Portami via, vagone! /Rapiscimi, fregata!
Lontano! Via! Qui il fango /si fa del nostro pianto!
Non è vero che a volte, /il cuore triste di Agata
dice: “Via dai rimorsi, /dal male, dal dolore,
portami via vagone, /rapiscimi, fregata!”?


Come tu sei lontano, /paradiso odoroso,
dove sotto l’azzurro /è tutto gioia e amore,
dove ciò che si ama /è degno d’essere amato
e nel puro piacere /s’annega il nostro cuore!
Come tu sei lontano, /paradiso odoroso!


Ma il verde paradiso /degli amori infantili,
le corse, le canzoni, /i baci, i mazzolini,
i violini vibranti /di là delle colline,
con le brocche di vino, /la sera nei boschetti
- ma il verde paradiso /degli amori infantili,


l’innocente paradiso /dei piaceri furtivi,
è di già più lontano /dell’India o della Cina?

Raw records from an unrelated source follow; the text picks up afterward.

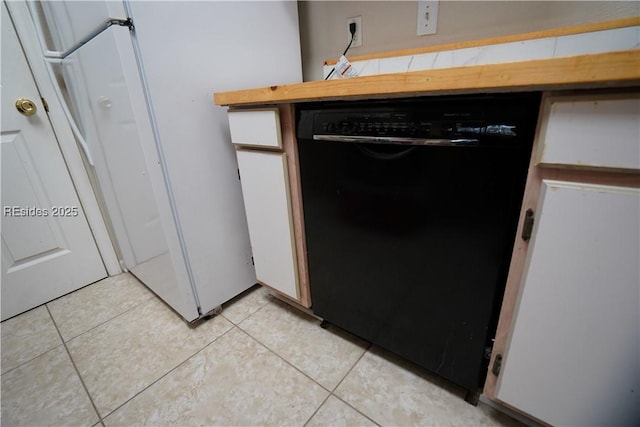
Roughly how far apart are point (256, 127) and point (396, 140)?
0.46 m

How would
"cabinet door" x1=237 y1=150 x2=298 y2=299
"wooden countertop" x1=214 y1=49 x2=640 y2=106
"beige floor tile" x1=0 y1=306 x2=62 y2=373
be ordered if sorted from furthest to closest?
1. "beige floor tile" x1=0 y1=306 x2=62 y2=373
2. "cabinet door" x1=237 y1=150 x2=298 y2=299
3. "wooden countertop" x1=214 y1=49 x2=640 y2=106

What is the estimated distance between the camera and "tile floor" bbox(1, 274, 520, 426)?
0.80m

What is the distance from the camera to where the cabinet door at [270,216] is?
906mm

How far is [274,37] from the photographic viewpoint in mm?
1158

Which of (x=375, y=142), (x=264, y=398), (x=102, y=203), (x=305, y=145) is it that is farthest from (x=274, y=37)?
(x=264, y=398)

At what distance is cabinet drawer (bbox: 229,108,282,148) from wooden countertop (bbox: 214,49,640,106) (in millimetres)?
138

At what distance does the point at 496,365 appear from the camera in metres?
0.66

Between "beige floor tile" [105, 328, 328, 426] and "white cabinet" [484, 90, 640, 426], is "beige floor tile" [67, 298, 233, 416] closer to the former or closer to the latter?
"beige floor tile" [105, 328, 328, 426]

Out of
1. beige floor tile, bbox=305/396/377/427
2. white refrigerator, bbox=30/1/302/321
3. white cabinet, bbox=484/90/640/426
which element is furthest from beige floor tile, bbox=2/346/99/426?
white cabinet, bbox=484/90/640/426

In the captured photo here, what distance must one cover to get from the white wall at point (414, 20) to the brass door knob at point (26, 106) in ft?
3.98

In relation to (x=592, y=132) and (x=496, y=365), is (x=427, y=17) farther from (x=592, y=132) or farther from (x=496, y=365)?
(x=496, y=365)

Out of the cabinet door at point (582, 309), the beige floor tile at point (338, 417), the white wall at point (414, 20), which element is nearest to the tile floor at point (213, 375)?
the beige floor tile at point (338, 417)

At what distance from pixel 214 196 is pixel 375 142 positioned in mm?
701

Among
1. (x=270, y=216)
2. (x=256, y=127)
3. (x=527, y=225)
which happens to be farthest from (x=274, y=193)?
(x=527, y=225)
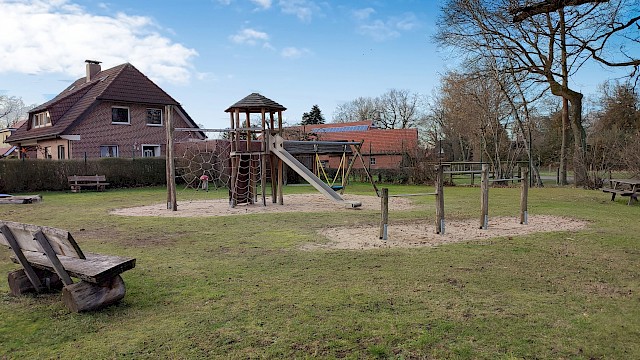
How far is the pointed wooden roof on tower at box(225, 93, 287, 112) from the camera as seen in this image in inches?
576

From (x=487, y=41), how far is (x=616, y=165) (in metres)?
8.14

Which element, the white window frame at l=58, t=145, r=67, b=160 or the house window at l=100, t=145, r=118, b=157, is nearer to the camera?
the white window frame at l=58, t=145, r=67, b=160

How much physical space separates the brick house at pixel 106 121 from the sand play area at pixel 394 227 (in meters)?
15.1

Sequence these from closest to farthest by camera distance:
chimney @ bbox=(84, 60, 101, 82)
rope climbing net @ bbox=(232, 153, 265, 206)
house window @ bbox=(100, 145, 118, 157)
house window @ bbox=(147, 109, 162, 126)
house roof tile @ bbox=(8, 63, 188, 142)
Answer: rope climbing net @ bbox=(232, 153, 265, 206), house roof tile @ bbox=(8, 63, 188, 142), house window @ bbox=(100, 145, 118, 157), house window @ bbox=(147, 109, 162, 126), chimney @ bbox=(84, 60, 101, 82)

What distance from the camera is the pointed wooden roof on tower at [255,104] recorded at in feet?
48.0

Lo si può richiamare /con dei gridi di pianto
ed animarlo ancora /di una voce argentina,
l’innocente paradiso /dei piaceri furtivi?
C. Baudelaire
( da I fiori del male)

Nota finale 
E’ parola bellissima “desiderio”. Nel suo etimo desiderare vale “cessare di contemplare il cielo dopo averne estratto i pronostici”. Chi desidera tende a compiere il proprio destino.

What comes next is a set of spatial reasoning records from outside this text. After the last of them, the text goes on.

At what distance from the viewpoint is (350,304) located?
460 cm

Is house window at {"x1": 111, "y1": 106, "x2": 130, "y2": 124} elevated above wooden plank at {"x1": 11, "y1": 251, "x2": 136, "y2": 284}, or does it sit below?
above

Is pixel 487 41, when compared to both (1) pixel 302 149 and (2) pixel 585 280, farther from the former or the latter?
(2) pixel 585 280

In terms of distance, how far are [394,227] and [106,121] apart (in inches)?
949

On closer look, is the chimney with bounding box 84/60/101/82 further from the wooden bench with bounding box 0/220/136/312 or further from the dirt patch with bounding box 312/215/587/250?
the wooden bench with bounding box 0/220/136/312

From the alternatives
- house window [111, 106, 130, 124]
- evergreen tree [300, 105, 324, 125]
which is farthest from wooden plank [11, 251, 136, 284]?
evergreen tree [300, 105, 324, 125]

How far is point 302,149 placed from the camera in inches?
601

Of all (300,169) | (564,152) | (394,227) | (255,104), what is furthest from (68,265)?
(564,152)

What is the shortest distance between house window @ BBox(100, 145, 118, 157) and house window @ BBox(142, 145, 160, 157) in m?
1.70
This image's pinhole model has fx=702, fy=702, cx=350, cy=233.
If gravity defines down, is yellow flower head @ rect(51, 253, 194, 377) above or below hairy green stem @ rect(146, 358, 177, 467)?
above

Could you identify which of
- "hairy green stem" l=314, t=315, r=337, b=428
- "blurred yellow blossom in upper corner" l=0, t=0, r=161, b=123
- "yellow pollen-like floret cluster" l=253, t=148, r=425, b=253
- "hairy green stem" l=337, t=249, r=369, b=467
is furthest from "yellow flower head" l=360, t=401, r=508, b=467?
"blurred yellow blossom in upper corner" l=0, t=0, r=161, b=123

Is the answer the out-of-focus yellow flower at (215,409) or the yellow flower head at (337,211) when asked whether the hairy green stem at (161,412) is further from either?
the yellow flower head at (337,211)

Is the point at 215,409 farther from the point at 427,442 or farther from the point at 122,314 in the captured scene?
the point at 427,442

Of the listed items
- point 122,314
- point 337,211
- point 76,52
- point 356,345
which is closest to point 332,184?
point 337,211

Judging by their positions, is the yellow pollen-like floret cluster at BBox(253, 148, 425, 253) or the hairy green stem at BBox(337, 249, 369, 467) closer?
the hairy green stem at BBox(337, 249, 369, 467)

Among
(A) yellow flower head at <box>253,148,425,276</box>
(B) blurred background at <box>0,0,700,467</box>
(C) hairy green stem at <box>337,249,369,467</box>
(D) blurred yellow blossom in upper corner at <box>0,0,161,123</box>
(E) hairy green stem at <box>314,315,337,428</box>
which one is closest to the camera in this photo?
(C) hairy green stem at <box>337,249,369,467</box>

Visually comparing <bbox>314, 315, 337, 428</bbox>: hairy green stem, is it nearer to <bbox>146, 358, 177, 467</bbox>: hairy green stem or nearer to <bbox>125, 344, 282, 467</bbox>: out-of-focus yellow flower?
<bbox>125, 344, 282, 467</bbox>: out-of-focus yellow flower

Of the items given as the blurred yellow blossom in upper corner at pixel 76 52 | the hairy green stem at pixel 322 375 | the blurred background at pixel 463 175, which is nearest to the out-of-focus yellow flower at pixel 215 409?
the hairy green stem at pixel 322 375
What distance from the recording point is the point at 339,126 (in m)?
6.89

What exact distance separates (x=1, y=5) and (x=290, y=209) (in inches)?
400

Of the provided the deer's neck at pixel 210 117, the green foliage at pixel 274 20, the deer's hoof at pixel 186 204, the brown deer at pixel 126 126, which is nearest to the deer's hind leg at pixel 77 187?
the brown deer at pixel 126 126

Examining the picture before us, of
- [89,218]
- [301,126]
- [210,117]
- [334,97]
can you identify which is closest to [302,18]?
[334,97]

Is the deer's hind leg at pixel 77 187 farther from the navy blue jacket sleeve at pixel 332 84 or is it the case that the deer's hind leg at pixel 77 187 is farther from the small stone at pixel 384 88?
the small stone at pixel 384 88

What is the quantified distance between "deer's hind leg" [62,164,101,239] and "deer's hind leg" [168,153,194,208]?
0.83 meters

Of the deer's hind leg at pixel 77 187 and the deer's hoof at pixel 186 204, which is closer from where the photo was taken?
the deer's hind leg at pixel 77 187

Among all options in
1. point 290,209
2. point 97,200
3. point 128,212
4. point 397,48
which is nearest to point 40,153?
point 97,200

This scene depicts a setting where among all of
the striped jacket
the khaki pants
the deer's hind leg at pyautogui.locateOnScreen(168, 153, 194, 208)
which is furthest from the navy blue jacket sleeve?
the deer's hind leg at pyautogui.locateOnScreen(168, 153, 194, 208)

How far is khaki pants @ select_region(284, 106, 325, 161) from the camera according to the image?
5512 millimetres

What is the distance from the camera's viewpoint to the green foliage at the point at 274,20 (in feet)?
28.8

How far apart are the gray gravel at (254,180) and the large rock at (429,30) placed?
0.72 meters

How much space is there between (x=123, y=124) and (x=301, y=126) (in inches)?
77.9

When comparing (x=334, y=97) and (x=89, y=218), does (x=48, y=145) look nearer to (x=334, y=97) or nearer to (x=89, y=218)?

L’eros è desiderio che aspira a realizzarsi nell’Altro, contiene perciò una peculiare virtù comunicativa.
E’ desiderio, è eros anche la poesia. Essa non si accontenta di “esprimere”, di rivelare l’interiore, ma cerca anch’essa il suo destino in chi l’ascolta, in chi la legge. Ha bisogno di qualcuno da attrarre, da ammaliare, da sedurre, per esistere. Solo nel rapporto con il lettore o con l’uditore, nel commercio con i suoi sensi, la poesia trova un senso e adempie la sua funzione che non è solo dire, ma anche fare.

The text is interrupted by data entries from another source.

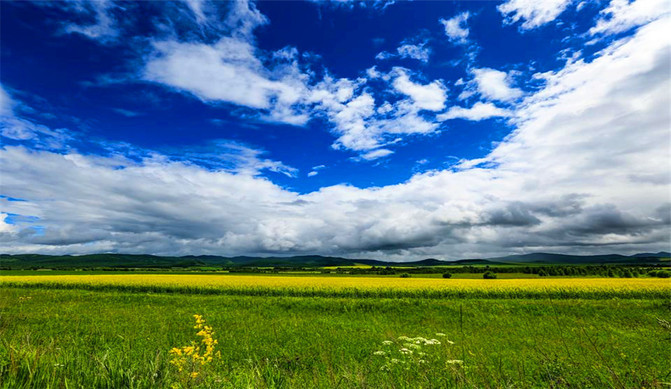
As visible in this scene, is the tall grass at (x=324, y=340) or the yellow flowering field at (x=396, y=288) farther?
the yellow flowering field at (x=396, y=288)

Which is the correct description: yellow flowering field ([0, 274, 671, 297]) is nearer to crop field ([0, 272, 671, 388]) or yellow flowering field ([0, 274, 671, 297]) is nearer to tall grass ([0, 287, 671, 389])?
crop field ([0, 272, 671, 388])

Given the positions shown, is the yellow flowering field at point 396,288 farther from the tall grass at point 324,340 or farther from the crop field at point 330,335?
the tall grass at point 324,340

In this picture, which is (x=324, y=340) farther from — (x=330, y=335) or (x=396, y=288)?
(x=396, y=288)

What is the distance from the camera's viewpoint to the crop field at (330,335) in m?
4.09

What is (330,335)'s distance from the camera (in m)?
15.6

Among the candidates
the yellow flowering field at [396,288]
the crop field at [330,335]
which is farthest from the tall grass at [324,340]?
the yellow flowering field at [396,288]

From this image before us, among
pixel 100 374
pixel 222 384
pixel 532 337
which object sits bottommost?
pixel 532 337

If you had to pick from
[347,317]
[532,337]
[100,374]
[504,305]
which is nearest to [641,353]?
[532,337]

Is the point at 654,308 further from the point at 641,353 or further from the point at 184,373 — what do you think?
the point at 184,373

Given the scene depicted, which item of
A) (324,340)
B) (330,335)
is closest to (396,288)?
(330,335)

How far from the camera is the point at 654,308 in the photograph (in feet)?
77.3

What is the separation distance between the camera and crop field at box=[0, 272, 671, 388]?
13.4ft

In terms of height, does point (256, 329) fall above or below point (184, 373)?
below

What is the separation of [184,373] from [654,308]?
32645 mm
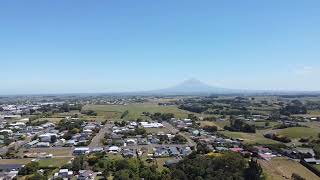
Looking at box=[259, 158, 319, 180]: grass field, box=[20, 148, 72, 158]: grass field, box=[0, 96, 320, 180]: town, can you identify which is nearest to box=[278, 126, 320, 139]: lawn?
box=[0, 96, 320, 180]: town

Questa piccola raccolta non contiene il meglio della poesie del e sul desiderio, ma solo i testi che nel tempo hanno eccitato in me il desiderio di tradurli, di ridirli a modo mio, in versi italiani, soprattutto in endecasillabi e settenari, con qualche rima e assonanza. Questo spiega come vi siano in mezzo poesie la cui lingua originale conosco poco (il castigliano) o non conosco affatto (l’inglese). Non conta la fedeltà al senso originario, ammesso che ve ne sia uno e uno solo, ma il movimento interiore che il testo ha prodotto in me.